Saturday, September 24, 2011

Investigating Remix Culture (Part I) - Hide and Seek

By Techno School, Vertigo Shtick contributor and dance/electronic correspondent 


When presented with a difficult challenge, one must decide: fight or flight?

Ignoring my natural urges to distract my personal demons using mounds of food and entire seasons’ worth of Weeds, I instead delved into the pit and stared these evils in the face. In an attempt not to run from my pain, I pored through photos of an old friend I can no longer look to for support, bring into my life in a meaningful way. Someone I’ve had to put a huge wall up in front of, because our closeness only has the power left to hurt me. 

To be or not to be credited... that is the question. (Imogen Heap)
Emo, I know.

This mentality has plenty of fodder to live off of in today’s pop world. Immensely popular sappy songs fill the radio waves, and I heard Script’s breakup ballad “Nothing,” the heart-wrenching “Someone Like You” by Adele, and even Kelly Clarkson’s never-overplayed “Already Gone” during my long drive home.
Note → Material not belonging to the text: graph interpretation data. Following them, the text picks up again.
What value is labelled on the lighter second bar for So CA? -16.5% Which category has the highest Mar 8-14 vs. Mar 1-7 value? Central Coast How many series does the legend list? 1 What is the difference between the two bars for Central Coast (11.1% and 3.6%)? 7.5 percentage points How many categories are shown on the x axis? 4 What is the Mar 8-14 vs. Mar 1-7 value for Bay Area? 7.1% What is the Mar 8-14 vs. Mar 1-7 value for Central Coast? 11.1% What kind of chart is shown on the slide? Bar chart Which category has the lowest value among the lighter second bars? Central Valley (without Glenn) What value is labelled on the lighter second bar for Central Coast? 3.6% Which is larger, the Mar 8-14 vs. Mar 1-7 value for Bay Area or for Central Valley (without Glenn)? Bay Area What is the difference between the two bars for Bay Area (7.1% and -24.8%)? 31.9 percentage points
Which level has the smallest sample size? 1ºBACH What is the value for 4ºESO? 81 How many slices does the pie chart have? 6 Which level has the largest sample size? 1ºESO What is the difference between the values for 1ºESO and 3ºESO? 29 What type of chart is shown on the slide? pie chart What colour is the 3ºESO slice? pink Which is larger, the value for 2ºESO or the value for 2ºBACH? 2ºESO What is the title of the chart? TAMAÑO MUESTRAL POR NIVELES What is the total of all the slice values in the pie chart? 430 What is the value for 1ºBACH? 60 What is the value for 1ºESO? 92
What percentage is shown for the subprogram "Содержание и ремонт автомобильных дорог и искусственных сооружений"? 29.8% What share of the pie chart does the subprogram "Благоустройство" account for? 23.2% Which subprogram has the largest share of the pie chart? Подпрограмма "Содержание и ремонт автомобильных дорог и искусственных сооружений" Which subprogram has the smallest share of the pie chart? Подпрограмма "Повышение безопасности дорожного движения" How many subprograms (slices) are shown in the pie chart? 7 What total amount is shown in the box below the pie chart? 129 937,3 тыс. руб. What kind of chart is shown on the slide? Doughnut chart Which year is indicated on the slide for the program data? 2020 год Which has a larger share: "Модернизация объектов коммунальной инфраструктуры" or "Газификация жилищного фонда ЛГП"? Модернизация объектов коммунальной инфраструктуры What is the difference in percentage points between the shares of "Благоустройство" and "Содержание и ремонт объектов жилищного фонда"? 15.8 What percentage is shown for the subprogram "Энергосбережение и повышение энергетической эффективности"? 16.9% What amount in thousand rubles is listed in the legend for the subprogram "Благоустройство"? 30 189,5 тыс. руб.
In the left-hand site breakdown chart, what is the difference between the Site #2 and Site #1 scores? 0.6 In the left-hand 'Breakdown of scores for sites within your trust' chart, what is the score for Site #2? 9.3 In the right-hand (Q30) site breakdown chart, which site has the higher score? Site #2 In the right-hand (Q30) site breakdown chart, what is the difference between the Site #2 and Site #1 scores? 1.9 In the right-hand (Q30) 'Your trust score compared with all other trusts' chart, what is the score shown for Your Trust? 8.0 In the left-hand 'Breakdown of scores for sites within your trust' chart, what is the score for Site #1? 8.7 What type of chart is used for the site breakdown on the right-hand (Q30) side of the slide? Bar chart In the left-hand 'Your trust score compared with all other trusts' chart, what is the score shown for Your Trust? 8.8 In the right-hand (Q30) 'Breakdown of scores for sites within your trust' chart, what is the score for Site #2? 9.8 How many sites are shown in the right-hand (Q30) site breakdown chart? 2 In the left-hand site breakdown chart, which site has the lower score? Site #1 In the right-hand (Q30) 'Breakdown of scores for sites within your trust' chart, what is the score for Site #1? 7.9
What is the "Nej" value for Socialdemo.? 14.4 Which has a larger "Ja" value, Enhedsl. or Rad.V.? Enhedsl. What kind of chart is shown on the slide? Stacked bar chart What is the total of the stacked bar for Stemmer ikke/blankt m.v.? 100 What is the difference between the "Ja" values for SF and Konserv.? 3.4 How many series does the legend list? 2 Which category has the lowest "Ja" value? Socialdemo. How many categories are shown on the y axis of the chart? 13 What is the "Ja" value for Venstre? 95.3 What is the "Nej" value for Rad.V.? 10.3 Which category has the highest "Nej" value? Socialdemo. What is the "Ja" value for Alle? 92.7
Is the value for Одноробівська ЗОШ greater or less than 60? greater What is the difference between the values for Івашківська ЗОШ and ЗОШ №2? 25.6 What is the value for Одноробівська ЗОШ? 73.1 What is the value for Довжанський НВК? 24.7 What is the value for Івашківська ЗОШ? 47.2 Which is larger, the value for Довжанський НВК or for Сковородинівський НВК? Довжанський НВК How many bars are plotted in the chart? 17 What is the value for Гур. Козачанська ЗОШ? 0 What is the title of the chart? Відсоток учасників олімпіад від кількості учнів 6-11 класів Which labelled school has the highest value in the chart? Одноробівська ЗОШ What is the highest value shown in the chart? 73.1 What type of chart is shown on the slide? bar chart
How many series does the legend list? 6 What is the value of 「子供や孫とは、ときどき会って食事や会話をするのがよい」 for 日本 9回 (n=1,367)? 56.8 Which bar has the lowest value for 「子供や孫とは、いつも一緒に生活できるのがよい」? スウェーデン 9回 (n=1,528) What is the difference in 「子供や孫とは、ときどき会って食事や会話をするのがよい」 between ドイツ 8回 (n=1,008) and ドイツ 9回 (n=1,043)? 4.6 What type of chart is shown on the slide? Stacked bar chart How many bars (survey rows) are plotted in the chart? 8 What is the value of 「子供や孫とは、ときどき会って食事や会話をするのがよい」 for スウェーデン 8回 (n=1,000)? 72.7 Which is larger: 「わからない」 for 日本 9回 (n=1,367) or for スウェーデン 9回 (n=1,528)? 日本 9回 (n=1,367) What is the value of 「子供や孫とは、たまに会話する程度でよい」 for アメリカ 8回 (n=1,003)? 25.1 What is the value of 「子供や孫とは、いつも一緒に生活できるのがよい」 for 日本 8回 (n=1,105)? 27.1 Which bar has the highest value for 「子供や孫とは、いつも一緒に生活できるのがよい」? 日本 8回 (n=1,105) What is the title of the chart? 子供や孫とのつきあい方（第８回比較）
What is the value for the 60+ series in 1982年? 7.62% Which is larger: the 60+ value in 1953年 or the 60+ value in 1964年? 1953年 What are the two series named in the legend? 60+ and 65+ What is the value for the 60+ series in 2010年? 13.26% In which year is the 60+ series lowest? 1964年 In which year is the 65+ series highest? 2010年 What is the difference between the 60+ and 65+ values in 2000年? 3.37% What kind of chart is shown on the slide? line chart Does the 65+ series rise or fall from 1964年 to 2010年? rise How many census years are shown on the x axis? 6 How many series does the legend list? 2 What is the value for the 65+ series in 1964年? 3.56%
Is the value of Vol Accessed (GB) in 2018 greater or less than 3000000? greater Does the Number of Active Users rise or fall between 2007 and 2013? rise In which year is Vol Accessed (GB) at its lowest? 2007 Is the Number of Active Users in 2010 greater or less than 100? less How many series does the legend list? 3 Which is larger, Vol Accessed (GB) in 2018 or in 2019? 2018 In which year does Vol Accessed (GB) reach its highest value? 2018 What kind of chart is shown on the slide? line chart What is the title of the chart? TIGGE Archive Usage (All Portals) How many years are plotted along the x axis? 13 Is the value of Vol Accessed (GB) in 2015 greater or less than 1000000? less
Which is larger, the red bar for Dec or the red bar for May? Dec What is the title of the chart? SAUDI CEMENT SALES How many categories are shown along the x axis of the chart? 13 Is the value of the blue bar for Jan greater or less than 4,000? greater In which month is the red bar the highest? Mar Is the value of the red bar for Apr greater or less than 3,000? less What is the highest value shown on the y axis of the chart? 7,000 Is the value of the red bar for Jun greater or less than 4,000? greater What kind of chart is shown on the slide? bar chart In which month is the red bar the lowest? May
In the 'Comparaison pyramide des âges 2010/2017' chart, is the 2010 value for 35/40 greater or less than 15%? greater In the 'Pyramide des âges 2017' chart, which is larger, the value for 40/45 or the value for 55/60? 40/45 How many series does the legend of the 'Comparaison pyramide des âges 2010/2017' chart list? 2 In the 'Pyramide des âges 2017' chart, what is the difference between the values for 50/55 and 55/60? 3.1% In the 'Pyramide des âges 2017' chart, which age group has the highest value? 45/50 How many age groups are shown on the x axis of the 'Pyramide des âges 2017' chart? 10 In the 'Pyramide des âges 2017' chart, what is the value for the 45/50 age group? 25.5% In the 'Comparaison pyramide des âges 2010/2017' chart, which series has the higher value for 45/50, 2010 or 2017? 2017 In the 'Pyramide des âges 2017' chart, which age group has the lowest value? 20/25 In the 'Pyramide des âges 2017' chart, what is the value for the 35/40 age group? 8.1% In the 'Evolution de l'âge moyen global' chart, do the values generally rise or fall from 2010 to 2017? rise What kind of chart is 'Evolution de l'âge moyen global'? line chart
After arriving back at my apartment this evening and—okay, fine—eating a shit ton of food while watching some Weeds, I played for my weary mind Imogen Heap’s incredible “Hide & Seek.” Most if not all of you are familiar with this song because Jason Derülo used it in his hit single “Whatcha Say”. But the version I’ve got on my iPod is more like WOMWOMWOMWOMWOMWOMWOM. (Hear it below.)


Imogen Heap - "Hide and Seek (Roksonix Dubstep Remix)"


“Hide & Seek” is a feat of beauty all on its own, and Roksonix’s dubstep remix brings it to a whole other level. It adds harshness and an anger that the moving but mellow original track was never meant to embody. This version cuts to my core and gives me a feeling to identify with, helping me cope so that I can bathe in painful memories without running to my corner gas station and snatching the first pack of cigarettes I lay eyes on. Imogen Heap's angelic voice is well-juxtaposed against the gritty bass and reverberating notes of static that the remix introduces. “Hide and Seek” sounds as if it has been taken over and twisted, painted into a new form. My form.

Roksonix are showing off their skills and introducing Imogen Heap's song, albeit in bits and pieces, to their audience, a very different one from Heap's or even Derülo’s that otherwise probably would never have known it existed.

Remixes are techno staples. You’d be hard-pressed to find a live electronic music concert where the DJ didn’t play some songs by other artists. Even the really big names release and perform their own versions of famous peers’ singles. Everyone and his mother has remixed, for instance, Skrillex’s “Scary Monsters and Nice Sprites.” Some of those remixes even made it to his official EP. Why are they so pervasive? 

I think that understanding techno remixes can go a long way in understanding the culture they are created within. The concept of music bringing people together and providing an escape is exaggerated within the techno world. Something about the underground nature of techno music venues, the shared experience of an enormous rave, the (let’s admit it) brain-altering chemicals that many enthusiasts take together as a practice in bonding: these things all serve to support the idealistic notion that pain be avoided if one could just dive into the world created by their DJ of choice. What comes with this strong identity—not to mention freedom from the constraints of a radio industry focused on mp3 sales—is a remix culture of music free-for-all.

The fan’s experience of listening to a new song and therefore sharing a new experience remains paramount over all else, and so sharing is encouraged. It’s even legitimized in some cases; deadmau5 has entire EPs dedicated to single tracks of his that other artists have remixed. You couldn’t go to a rave in LA in 2008 without hearing some version of MGMT’s “Kids” played at every fucking turntable. There are dubstep versions of practically every current major pop and techno song (probably because techno fans can be so picky about what they listen to—we won’t pay much mind to anything that isn’t freaky, dirty, or deranged). Although a good remix will gain a DJ some good press, though, the intent of releasing one seems more rooted in creativity; often, they are released for free.

Now, compare Roksonix’s remix with Derülo’s use of “Hide and Seek” in “Whatcha Say”. Who got the credit for that song? How about the remix of Kid Cudi’s “Day ‘n Night”? Anybody know who produced that track? Yes, there is sharing amongst artists in other genres—I think to Beyoncé’s cover of Alanis Morissette’s “You Oughta Know” at the 2010 Grammys and the rampant use of sampling in both pop and rap—but remixing holds a different spirit in these settings. Remix versions of top 40 songs are released all the time, but they are played on the same top 40 stations to the same audiences, with credit only given to the more famous player involved. Someone, whether it be the original writer or the remixing producer, is left in the shadows. The intent of these songs, it seems, is just for record labels to profit twice off of the same song.

C’mon, Epic, where’s the love?




Techno School is a blog about techno and personal transition, currently based in Detroit.